- Date posted
- 5y
- Date posted
- 5y
Hi everyone, I’m also experiencing this so I know what you feel. And the worse moment is, to me, when you’re not sure that you have ROCD, when you start doubting that maybe you are lying to yourself, trying to convince yourself, and that ROCD was an excuse... Even when I know I love him, and spent very good moments 2 days before... I am so sad I try to work on it and calm down but it’s hard.
- Date posted
- 5y
you cannot calm down your thoughts, trying to force your feelings will only be damaging for you. for me, i found it useful to 1) ask for time to my gf everytime my thoughts were uncontrollable, were i would sit alone, listen to some relaxing music, and let them flow 2) have a good ass cry 3) accept that i COULD feel bad the entire day and thats not a "sign" (this is difficult, like i have trouble accepting that i could feel bad the entire time i spend with my gf every time i visit her - LDR). best of luck, i'm going to my gf place in two days so i'm kind of anxious right now, i hope that you will feel good at least one portion of the time you'll spend with your bf, but even if you won't its not a sign or anything and you can choose to love him anyway.
- Date posted
- 5y
I feel exactly the same as you.
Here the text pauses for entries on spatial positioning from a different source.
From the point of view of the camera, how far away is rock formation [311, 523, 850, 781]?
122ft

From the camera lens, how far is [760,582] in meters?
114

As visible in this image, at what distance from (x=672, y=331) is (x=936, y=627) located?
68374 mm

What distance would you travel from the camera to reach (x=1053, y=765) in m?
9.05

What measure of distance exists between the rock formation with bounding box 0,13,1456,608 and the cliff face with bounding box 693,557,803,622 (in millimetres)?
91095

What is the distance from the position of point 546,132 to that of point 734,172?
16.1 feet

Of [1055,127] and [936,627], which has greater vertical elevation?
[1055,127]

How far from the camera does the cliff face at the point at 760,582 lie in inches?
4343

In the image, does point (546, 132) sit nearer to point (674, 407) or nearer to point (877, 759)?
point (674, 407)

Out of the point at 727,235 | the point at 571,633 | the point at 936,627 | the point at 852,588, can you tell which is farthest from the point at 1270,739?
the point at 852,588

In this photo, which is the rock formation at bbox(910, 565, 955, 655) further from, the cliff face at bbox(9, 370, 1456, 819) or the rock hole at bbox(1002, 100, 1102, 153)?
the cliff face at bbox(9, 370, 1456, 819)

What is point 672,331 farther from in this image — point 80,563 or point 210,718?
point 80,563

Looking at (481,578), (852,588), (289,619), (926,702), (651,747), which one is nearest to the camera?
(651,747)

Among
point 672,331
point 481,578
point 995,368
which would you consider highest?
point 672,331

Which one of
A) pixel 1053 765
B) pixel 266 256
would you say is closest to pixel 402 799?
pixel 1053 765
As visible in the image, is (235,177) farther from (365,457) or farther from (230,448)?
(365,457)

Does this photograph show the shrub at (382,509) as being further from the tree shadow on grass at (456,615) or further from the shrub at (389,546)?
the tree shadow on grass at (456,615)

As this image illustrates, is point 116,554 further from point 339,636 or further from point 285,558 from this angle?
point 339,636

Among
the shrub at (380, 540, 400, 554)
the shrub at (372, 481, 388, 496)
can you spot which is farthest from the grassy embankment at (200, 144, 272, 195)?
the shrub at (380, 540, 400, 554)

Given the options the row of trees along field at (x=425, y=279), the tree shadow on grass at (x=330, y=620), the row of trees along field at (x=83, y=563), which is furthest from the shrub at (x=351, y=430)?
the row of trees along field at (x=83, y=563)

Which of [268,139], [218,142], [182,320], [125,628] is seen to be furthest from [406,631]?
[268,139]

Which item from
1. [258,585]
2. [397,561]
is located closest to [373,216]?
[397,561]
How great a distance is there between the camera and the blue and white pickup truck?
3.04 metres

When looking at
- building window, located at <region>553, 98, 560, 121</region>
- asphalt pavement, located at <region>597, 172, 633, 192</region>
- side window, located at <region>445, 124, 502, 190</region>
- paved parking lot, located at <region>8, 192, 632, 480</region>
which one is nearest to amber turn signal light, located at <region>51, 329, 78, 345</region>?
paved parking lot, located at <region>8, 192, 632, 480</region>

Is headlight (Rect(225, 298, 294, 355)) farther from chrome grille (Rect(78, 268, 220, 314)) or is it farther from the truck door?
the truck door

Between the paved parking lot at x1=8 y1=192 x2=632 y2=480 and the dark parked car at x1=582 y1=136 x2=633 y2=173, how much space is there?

Every time I plan or do anything with my bf like a mini break, holiday, romantic dinner etc. my ROCD always ruins it as it sets up so much expectation!! It drives me insane. Honestly I am my most relaxed and fun and “in love” with him walking round the shops buying dinner when I least expect it. Just remember that if you have these thoughts it’s not you it’s your demon OCD. Accept these thoughts and be aware that they’re there but don’t play with them or toy with them. You got this ????????
- Date posted
- 5y
May I ask what your ROCD obsessions focus on? Ever since August my ocd has gotten way worse because I started having obsessions that I don't want to be with my husband anymore or that he's a bad person, even though that's not true at all. It's really messing me up.
- Date posted
- 5y
@babycat yeah I’m the same, I CONSTANTLY think I don’t love my boyfriend but I mean I literally have these thoughts 24 hours a day it’s so draining. I wait to feel ‘in love’ but never do because I just big it up so much in my head, I’m also very irritable and it’s just so annoying!!
- Date posted
- 5y
It is incredibly draining, I'm constantly having them too :(
- Date posted
- 5y
@Tones100 it’s so good to know it’s not just me with that feeling, it just triggers me because I think is it actually these OCD demons or is that how I actually feel!! :(
Related posts
- Date posted
- 23w
I’m having what I think is my first ROCD full episode. I’ve had doubting thoughts the entirety of my relationship. But in the last couple of days have been overwhelmed with and debilitated by anxiety and the feeling that I need to break up with my boyfriend. I don’t know if I have OCD officially but talking to therapists it seems that it is likely and I’m going to an OCD specialist next week to talk through my feelings but I feel completely helpless and hopeless at the moment and riddled with anxiety. I’m in a long distance relationship. I seem to have a waves throughout the day when I want to communicate with my boyfriend and tell him I love him etc. but the other 80% of my day is filled with anxiety and dread that I’m going to have to break up with him. I just want the anxiety to go away and to know if my thoughts are real thoughts or OCD thoughts. My biggest fear is that this isn’t an OCD episode and I do need to break up with him. I’m seeing him this weekend and I’m filled with dread about feeling disconnected and anxious and not in love.
- Date posted
- 11w
So me and my boyfriend are going on our first short trip together and as an avoidant person who tends to be very anxious about being seen in a relationship and being in a relationship in general, it could become a very triggering experience. I have had previous OCD themes but the last few years have been very latched to the topics HOCD and ROCD. I just know that spending so much time together could lead to intrusive thoughts about him and our relationship and result in micromanaging and being irritated. Anyone tips on how to enjoy this and not put too much pressure on myself ?
- Date posted
- 10w
for a few days now I’ve been super anxious about my relationship. I’ve been anxious about it before but lately it’s been worse than normal. I’m in a very healthy and loving relationship, I love my boyfriend so much and he treats me so so well. The only thing is that I’ve been having scary thoughts that what if I’m lying to him and don’t actually love him? What if I don’t find him attractive? And like what if the only way to stop being anxious is to break up with him? I don’t want to leave him and I am so scared. I feel like I’m lying to him by not telling him what’s going on because he might think I’m actually going to leave him, which I’m really not going to. I have had anxiety since before we started dating and incestual and sexual ocd, then I got into a point where I started having religious ocd, and now I have ROCD on top of that I think. I’ve never been diagnosed but I’m going to therapy and figuring things out but I’m so scared. Idk what to do and I feel like if I talk to anyone they’re going to say I have to leave him.